◆ **Document**:
## start

2000 books at 1 per day is ~5.5 years of reading, at 1 a week it's ~38.4 years. If you fall as low as 1 per fortnight then you'd better plan on living a very long time.
Personally - I rarely have more than 100 books I'm actively considering reading at any one moment in time.
You can also
use your Kindle to store and play audiobooks (or any other mp3 files).
like
an ipod ?
But less convenient to carry around ?
A lot of Kindle owners
— particularly older readers — won't own things like iPods and smartphones. Some of them won't have computers.
It allows them to buy audiobooks from Audible and be able to listen to them.
Really?
The new, cheap Kindle doesn't have a headphone socket - or can you get an adaptor for the USB port that would run headphones? Sounds unlikely.
Of course, just because a machine can hold 2000 books doesn't mean that you have to fill it.
Exactly
No one really needs a device that holds 2,000 books at a time, but computer memory is so cheap now that the Kindle might as well have that sort of capacity.

## end

◆ **Record set**:
## start

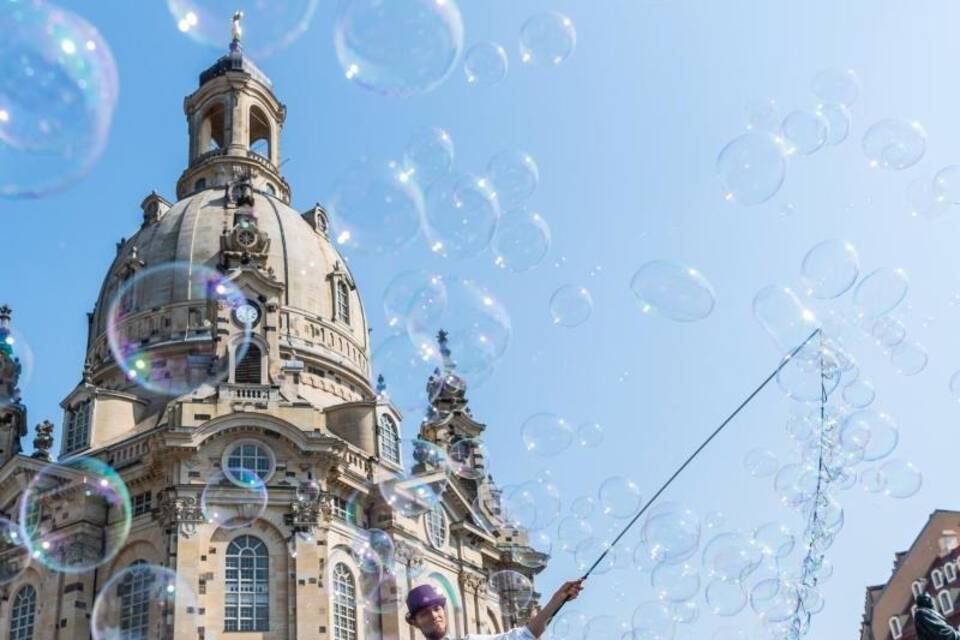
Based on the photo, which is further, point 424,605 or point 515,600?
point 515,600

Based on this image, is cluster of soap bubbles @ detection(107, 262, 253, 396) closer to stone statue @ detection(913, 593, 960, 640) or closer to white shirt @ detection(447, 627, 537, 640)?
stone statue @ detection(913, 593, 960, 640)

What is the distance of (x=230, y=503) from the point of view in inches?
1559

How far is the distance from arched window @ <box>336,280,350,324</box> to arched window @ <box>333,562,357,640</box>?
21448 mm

## end

◆ **Exercises to complete**:
1. Answer these questions using the Kindle text above:
(a) How many years of reading does the text give for 2000 books at one per week?
(b) From what source does the text say Kindle owners can buy audiobooks?
(c) What does the text say the new, cheap Kindle does not have?
2. Decide whether each statement agrees with the Kindle text above, answering yes or no and quoting the words that settle it.
(a) The writer often has more than 100 books under active consideration at once.
(b) Some Kindle owners do not have computers.
(c) Computer memory is described as expensive.

◆ **Answers per task**:
1.
(a) About 38.4 years.
(b) Audible.
(c) A headphone socket.

2.
(a) No: "I rarely have more than 100 books I'm actively considering reading at any one moment in time."
(b) Yes: "Some of them won't have computers."
(c) No: "computer memory is so cheap now"